J-Mac’s Corner

Jessica MacIntosh - Editor-in-Chief

Jessica MacIntosh – Editor-in-Chief

You are driving down Interstate 44 toward St. Louis, heading out for an important convention. Going through the smallest of towns and seeing nothing but farmland and trees, the ride may seem endless to you. While you are riding down that two-lane road, passing various cars, trucks and semis, you can’t help but notice every billboard on the side of the road.

Ranging from the typical cheap hotel advertisement to an exit here for this specific restaurant to the occasional adult video store (do not get any ideas on this). Nevertheless, there is one set of billboards that surpasses all of the billboards between Joplin and St. Louis and advertises so much I am surprised people do not go because of over advertising.

Meramec Caverns adorns the sides of Interstate 44 with its blue, white, yellow and red signs, advertising anywhere from a giant billboard to a barn roof. Anywhere you go, there they are. You see everything Meramec Caverns has to offer.

You can see Jesse James’ hideout (sorry, it’s not that Jesse James from Monster Garage), see the caverns themselves, take riverboat rides, stay at the motel and even eat 23-some different flavors of ice cream.

One of the billboards says exactly that about the food. Every few miles one of the billboards just pops out from behind a cluster of trees, scaring the you-know-what out of you. Is it necessary that these advertisements also be in groups of two or three? That’s certainly going to get tourists to go.

This made me wonder how many signs there really are. On my way to St. Louis last weekend, I decided to run a little experiment. While traveling eastbound on Interstate 44, I counted the number of Meramec Caverns billboards, and then coming back westbound, I count those as well. I then compared the two numbers. I counted exit signs and green or brown state highway signs as part of this experiment.

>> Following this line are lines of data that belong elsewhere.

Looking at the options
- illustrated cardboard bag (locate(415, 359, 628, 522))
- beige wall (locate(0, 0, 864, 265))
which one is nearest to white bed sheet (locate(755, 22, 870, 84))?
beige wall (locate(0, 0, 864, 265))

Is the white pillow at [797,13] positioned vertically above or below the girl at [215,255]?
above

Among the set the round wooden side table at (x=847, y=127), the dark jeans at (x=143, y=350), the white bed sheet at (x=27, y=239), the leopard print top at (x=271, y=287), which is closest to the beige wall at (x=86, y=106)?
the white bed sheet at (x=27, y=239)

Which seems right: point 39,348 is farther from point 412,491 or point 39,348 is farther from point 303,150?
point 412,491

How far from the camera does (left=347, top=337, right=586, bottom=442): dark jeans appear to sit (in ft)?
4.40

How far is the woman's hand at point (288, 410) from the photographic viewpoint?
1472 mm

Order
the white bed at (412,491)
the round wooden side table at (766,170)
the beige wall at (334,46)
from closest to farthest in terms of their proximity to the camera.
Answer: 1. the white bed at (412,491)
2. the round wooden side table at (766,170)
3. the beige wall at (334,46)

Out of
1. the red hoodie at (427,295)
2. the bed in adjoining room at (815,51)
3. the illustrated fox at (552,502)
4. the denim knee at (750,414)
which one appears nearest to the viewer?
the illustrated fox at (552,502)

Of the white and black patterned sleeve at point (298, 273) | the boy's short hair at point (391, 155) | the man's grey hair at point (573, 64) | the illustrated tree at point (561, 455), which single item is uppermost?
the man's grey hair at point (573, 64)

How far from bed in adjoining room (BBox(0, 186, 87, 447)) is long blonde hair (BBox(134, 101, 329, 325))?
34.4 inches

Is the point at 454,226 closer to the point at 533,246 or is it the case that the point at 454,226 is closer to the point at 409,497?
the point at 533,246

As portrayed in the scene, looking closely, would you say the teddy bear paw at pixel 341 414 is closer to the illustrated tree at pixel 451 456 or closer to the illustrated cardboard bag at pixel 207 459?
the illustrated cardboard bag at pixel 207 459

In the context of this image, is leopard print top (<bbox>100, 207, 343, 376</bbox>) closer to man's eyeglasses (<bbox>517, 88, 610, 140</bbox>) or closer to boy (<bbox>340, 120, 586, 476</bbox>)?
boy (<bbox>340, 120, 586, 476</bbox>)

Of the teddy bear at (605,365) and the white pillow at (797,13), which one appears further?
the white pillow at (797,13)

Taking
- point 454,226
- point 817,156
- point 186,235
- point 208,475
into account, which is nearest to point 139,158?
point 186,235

I noticed going eastbound there is more of a concentration of these plague-like billboards after Rolla. Westbound, the concentration is after Six Flags in Eureka. In both directions, there is a whole slew of these signs right before you arrive in Stanton where the caverns are.

The sign that cracks me up every time is going westbound when you miss the exit completely. It is blue with the Meramec Caverns symbol and an arrow in the formation of a circle, saying “Turn Back.” What is funny is the next exit for you to be able to turn around is more than two miles away. There is no easy way to turn around.

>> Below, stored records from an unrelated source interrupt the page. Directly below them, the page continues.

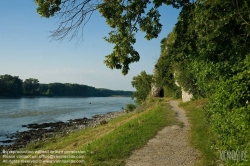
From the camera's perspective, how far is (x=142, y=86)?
58500 millimetres

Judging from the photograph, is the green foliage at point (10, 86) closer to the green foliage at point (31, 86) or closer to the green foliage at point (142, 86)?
the green foliage at point (31, 86)

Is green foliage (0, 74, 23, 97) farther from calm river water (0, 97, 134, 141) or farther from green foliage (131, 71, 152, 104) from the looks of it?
green foliage (131, 71, 152, 104)

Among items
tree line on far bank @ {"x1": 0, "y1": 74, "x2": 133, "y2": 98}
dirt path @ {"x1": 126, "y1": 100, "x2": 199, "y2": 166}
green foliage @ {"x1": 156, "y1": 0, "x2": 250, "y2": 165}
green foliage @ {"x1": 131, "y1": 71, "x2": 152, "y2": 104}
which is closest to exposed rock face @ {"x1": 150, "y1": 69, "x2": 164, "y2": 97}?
green foliage @ {"x1": 131, "y1": 71, "x2": 152, "y2": 104}

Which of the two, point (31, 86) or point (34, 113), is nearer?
point (34, 113)

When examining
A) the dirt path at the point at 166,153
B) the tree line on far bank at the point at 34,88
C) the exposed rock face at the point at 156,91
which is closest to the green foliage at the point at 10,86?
the tree line on far bank at the point at 34,88

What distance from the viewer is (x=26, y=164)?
15.9m

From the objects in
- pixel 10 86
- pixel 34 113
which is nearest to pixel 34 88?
pixel 10 86

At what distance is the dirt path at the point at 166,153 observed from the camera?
9102 mm

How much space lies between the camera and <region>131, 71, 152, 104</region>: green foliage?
57375 millimetres

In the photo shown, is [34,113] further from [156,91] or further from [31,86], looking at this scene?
[31,86]

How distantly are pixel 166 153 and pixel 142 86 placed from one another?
48.4m

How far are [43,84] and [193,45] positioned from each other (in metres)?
169

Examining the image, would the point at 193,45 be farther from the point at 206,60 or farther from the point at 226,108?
the point at 226,108

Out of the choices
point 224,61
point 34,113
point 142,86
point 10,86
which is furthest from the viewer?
point 10,86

But, back to the experiment, after several tally marks on notebook paper and countless recounting, the numbers are officially in.

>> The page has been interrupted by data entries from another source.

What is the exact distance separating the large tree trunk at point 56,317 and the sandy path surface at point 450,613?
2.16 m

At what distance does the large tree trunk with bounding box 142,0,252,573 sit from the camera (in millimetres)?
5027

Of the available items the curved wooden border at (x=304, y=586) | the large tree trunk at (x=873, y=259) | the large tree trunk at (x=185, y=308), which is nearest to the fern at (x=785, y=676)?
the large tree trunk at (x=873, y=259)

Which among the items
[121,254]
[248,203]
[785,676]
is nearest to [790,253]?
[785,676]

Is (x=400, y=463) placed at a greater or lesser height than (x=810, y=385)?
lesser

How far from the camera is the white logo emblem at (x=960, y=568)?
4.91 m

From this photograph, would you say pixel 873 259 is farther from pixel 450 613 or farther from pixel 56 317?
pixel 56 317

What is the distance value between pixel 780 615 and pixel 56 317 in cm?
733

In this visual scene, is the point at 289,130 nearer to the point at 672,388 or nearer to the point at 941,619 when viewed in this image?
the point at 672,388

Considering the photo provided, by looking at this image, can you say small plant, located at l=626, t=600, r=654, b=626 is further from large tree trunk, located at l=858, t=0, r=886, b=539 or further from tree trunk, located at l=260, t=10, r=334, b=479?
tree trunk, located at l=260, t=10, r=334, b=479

In roughly a four-hour trip from point A to point B, Meramec Caverns signs eastbound 41, westbound 48. Westbound advertisements win by seven. Now the question is how effective are the 89 signs together.

The second part of this little science project is I contacted Meramec Caverns and found out they have more than 160,000 visitors come see the caverns every year.

Let’s compare that to the St. Louis Arch. According to the Web site, they have as much as 6,400 visitors per day. If you multiply that by 365 days, the Arch has more than 2,336,000 visitors each year. In other words, the advertising is less effective for the caverns than for the Arch, where they do not advertise as much. Overdoing it could be the problem.

I do not know whether I would want to go considering how much advertising they do. Meramec Caverns kind of beats it into the ground.

Besides the countless drives home to St. Charles at semesters’ ends, the signs are just another eyesore. The less the better, and drivers probably will not pay enough attention to them to really care about going. Their eyes are on the road, not looking at the signs.